これからフリーランスエンジニアになる方は、フリーランスになったときの税金や年金など、お金まわりに関する不安も多いでしょう。

会社員であれば会社がすべて手続きをしてくれますが、フリーランスエンジニアは自分で行わなければいけません。

この税金や年金の手続きをしないと、フリーランスとしての活動に支障をきたします。そのため、あらかじめ把握しておく必要があります。

そこで本記事では、フリーランスが知っておくべき税金や節税、年金などお金にまつわる知識について網羅的に解説していくので、ぜひ最後までご覧ください!

<本記事の内容>

  • フリーランスエンジニアが支払うべき税金
  • フリーランスの節税方法、経費など
  • フリーランスの年金問題について

フリーランスエンジニアが支払うべき税金

会社員であれば、所得税や保険料の支払いは会社の経理担当がすべて行ってくれます。しかし、フリーランスは個人事業主なので、税金の支払いや手続きはすべて自分で行わなければなりません。

フリーランスエンジニアが支払うべき税金は以下のとおりです。

<フリーランスエンジニアが支払うべき税金>

  • 所得税
  • 個人事業税
  • 住民税
  • 消費税

これらの税金を支払わないと、脱税として罰金対象になるのでしっかりと理解しておきましょう。
|---|
### 課題 1
上の抜粋で、フリーランスエンジニアが支払うべき税金として挙げられている四つは何か。

### コレクションに保存された項目
|---|
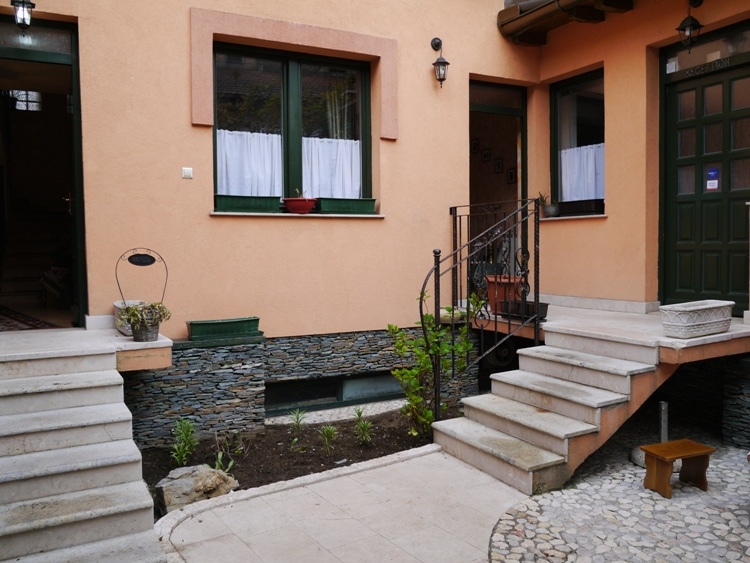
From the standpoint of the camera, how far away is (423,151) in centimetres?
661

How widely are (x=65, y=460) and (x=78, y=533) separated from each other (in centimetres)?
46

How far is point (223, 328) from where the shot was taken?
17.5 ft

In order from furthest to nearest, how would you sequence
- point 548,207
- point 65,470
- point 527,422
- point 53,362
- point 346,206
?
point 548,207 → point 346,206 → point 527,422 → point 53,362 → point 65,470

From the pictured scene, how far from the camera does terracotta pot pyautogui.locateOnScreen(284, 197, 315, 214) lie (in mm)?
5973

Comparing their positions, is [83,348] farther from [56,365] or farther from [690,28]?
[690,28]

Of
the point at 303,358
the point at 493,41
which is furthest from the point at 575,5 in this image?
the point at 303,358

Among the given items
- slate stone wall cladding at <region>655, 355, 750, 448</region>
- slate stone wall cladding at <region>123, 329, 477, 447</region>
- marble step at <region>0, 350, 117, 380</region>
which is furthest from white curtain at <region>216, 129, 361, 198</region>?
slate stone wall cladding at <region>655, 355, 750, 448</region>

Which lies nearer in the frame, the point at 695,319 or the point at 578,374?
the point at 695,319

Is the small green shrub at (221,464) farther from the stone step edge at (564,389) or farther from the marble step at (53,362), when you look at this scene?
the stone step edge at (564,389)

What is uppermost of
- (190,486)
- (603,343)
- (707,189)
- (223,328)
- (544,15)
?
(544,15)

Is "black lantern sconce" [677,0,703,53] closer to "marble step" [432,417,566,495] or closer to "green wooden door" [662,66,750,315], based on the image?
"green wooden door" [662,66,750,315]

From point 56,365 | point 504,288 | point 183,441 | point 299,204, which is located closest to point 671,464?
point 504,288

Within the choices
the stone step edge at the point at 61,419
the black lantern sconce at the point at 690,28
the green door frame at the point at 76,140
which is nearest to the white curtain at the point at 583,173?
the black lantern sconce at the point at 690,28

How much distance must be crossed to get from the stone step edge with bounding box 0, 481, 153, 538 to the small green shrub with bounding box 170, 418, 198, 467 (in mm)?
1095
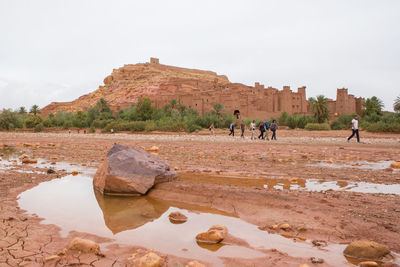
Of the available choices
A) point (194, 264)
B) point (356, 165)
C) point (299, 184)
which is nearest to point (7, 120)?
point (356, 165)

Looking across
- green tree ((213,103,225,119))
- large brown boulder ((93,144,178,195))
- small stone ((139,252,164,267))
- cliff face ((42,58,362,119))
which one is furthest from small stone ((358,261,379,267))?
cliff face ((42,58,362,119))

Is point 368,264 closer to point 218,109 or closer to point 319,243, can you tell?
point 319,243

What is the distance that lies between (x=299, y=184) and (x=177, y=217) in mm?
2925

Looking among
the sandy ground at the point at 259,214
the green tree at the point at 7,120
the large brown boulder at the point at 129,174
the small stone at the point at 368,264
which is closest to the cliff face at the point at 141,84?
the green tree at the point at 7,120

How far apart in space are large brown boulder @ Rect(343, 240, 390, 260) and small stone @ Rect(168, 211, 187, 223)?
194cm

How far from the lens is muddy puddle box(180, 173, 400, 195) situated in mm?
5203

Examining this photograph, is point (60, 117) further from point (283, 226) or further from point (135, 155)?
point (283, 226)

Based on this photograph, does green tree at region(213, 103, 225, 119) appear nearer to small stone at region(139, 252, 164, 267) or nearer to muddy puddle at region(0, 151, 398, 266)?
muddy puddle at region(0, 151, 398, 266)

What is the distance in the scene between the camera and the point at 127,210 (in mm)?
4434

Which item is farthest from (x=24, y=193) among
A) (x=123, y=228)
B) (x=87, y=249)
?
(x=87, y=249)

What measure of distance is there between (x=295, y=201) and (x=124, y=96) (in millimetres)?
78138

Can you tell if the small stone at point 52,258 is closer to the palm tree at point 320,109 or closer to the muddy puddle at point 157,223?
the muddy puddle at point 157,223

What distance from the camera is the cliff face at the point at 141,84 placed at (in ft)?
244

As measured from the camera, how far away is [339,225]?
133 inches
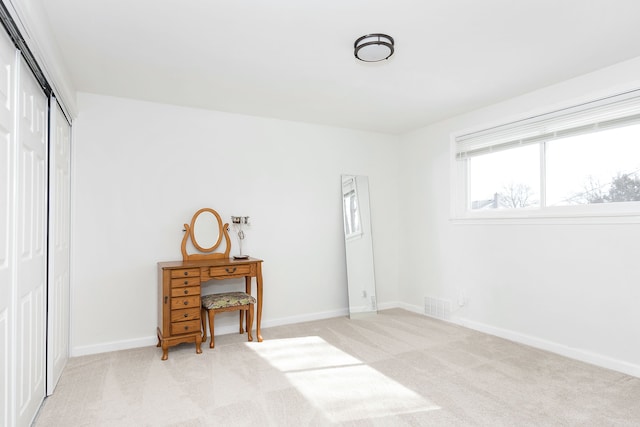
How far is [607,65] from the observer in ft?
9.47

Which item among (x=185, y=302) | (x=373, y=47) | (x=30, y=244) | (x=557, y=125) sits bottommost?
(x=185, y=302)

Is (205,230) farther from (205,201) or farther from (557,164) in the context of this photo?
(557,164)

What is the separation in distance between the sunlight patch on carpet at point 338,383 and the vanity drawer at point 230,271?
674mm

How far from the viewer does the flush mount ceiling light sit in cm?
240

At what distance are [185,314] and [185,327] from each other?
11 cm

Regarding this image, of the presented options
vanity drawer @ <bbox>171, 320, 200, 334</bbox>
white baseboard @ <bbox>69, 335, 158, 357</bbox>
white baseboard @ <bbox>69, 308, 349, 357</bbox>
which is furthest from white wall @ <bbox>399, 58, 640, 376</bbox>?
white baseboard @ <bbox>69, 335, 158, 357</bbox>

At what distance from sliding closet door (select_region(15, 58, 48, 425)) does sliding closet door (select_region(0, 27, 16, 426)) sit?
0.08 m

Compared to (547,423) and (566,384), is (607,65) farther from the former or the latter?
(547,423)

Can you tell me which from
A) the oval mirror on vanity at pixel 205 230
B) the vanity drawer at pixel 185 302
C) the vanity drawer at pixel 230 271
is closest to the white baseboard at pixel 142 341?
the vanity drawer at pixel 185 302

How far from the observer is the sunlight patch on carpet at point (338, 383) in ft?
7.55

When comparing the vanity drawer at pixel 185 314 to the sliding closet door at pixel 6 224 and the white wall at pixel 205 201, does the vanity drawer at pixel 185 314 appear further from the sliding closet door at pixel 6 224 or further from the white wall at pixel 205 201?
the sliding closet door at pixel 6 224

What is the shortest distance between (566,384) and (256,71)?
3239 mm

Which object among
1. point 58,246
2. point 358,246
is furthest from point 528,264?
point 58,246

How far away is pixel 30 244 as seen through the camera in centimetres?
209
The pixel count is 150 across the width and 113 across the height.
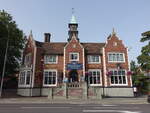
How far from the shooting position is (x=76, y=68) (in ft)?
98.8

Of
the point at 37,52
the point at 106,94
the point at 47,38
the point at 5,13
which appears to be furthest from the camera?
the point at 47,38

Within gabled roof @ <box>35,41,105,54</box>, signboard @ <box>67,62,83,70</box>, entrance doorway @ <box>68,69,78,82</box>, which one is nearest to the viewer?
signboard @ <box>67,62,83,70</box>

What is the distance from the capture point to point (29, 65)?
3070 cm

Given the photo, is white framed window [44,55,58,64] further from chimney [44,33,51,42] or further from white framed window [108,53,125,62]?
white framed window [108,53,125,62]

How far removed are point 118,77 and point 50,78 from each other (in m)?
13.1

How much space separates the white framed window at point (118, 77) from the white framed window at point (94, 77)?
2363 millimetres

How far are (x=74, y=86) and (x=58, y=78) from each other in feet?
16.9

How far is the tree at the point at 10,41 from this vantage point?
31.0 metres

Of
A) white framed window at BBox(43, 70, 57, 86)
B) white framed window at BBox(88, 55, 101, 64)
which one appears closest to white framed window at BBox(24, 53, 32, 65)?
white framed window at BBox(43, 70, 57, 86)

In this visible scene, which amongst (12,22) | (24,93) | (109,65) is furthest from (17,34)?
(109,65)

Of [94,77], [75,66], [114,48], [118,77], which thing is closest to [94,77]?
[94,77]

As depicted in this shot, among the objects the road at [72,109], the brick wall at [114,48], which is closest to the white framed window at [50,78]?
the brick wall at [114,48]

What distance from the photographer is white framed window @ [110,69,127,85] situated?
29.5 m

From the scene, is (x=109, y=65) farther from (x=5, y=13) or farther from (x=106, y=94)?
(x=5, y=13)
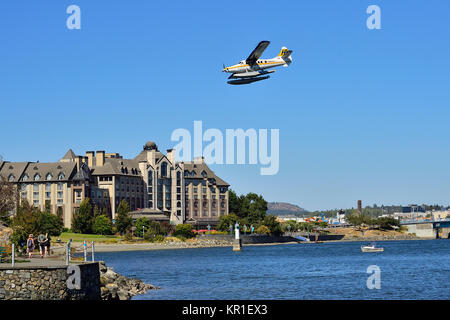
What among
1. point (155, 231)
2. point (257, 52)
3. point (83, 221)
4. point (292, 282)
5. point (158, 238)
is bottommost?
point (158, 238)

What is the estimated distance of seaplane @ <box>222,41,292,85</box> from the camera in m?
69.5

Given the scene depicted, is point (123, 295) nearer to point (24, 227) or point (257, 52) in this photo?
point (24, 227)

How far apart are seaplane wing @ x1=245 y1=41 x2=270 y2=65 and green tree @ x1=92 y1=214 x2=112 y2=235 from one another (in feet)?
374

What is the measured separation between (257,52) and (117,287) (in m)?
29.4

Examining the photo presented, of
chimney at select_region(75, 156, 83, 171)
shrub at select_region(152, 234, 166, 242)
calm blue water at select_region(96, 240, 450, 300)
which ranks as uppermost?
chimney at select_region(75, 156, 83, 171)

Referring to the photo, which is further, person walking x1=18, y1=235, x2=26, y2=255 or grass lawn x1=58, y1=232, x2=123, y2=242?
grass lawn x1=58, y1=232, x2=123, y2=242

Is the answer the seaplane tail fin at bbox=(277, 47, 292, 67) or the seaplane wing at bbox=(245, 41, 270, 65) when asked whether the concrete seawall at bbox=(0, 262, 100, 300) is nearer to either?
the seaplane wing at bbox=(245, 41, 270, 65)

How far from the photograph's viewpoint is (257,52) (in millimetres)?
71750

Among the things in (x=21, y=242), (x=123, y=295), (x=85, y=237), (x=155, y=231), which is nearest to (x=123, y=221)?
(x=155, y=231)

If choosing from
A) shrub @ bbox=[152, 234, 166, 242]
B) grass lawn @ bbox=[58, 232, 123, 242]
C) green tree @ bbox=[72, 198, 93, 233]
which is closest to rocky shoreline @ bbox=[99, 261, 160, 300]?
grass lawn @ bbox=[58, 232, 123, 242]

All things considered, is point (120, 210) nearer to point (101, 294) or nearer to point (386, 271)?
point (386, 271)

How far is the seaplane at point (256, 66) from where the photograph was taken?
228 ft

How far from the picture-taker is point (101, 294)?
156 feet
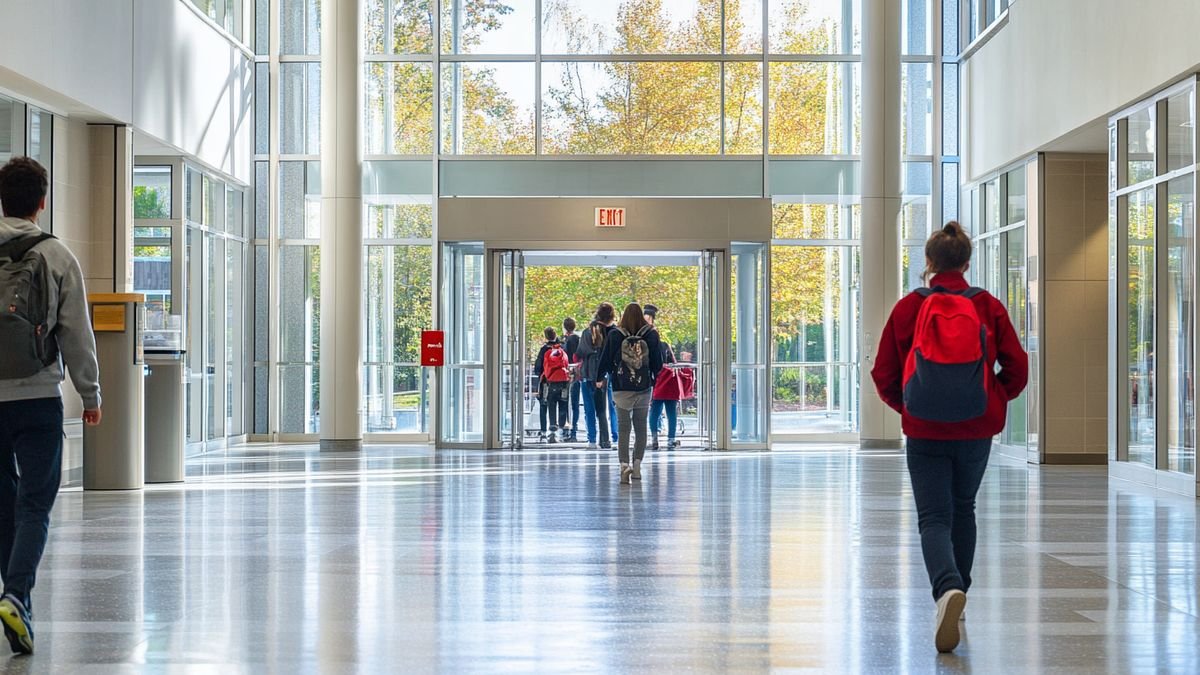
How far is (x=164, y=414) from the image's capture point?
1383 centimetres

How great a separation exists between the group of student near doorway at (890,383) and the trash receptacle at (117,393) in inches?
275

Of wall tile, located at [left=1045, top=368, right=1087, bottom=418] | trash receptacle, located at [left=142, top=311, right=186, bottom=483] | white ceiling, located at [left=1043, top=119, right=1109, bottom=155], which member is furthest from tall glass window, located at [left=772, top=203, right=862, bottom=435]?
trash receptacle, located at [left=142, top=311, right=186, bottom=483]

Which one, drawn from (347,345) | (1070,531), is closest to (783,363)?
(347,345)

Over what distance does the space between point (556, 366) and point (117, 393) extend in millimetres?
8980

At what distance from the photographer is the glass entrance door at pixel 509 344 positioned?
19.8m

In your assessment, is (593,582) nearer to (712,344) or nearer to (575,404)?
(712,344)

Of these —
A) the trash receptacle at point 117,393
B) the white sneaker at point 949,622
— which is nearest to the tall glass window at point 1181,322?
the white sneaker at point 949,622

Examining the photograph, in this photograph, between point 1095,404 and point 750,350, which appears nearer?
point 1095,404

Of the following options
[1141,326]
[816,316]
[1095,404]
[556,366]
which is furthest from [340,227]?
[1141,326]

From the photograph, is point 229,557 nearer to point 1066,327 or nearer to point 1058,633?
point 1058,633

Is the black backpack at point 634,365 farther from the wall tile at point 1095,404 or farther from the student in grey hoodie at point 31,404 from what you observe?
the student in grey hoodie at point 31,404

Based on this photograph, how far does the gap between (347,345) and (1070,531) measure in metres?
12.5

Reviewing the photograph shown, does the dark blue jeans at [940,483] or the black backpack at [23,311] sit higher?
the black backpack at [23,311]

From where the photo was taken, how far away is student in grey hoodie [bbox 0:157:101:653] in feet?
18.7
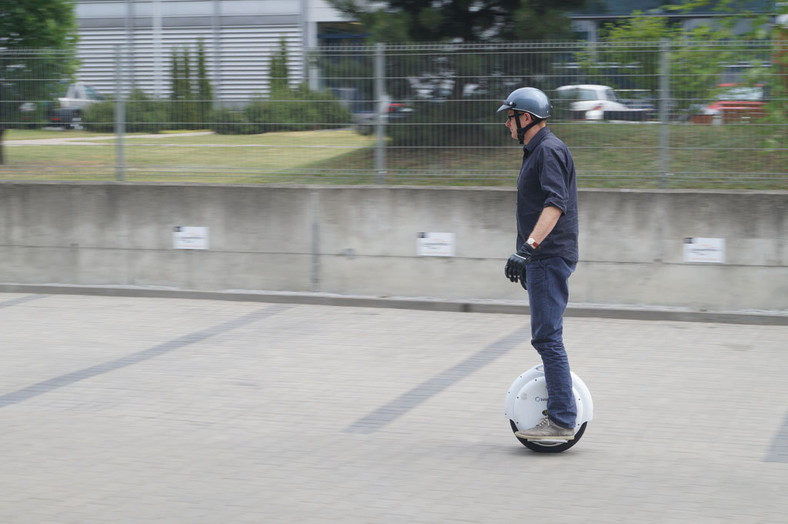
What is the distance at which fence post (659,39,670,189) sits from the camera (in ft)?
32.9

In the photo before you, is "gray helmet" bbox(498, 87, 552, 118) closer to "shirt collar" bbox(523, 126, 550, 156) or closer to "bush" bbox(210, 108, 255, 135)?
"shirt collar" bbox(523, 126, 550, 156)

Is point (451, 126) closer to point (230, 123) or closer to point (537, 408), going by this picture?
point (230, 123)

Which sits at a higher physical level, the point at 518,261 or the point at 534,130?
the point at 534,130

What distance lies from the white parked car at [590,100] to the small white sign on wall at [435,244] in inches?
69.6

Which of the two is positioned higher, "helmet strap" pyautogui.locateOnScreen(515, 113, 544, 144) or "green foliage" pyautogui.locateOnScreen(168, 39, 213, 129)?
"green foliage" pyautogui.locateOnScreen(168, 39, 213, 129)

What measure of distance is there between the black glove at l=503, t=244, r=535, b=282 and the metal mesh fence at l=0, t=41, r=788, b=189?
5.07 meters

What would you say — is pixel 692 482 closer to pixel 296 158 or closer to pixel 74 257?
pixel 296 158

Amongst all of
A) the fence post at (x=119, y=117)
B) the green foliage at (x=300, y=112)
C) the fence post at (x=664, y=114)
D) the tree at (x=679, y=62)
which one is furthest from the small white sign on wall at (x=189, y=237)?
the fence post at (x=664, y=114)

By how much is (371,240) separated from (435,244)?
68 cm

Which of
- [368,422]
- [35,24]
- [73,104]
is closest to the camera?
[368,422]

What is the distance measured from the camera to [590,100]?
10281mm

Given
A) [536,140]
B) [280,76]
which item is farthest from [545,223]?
|---|
### 課題 2
記録から、文字列 "right" を含む行をすべて抜き出す。

### 最終結果 1
所得税、個人事業税、住民税、消費税。

### 最終結果 2
Of wall tile, located at [left=1045, top=368, right=1087, bottom=418] | trash receptacle, located at [left=142, top=311, right=186, bottom=483] | white ceiling, located at [left=1043, top=119, right=1109, bottom=155], which member is furthest from tall glass window, located at [left=772, top=203, right=862, bottom=435]?
trash receptacle, located at [left=142, top=311, right=186, bottom=483]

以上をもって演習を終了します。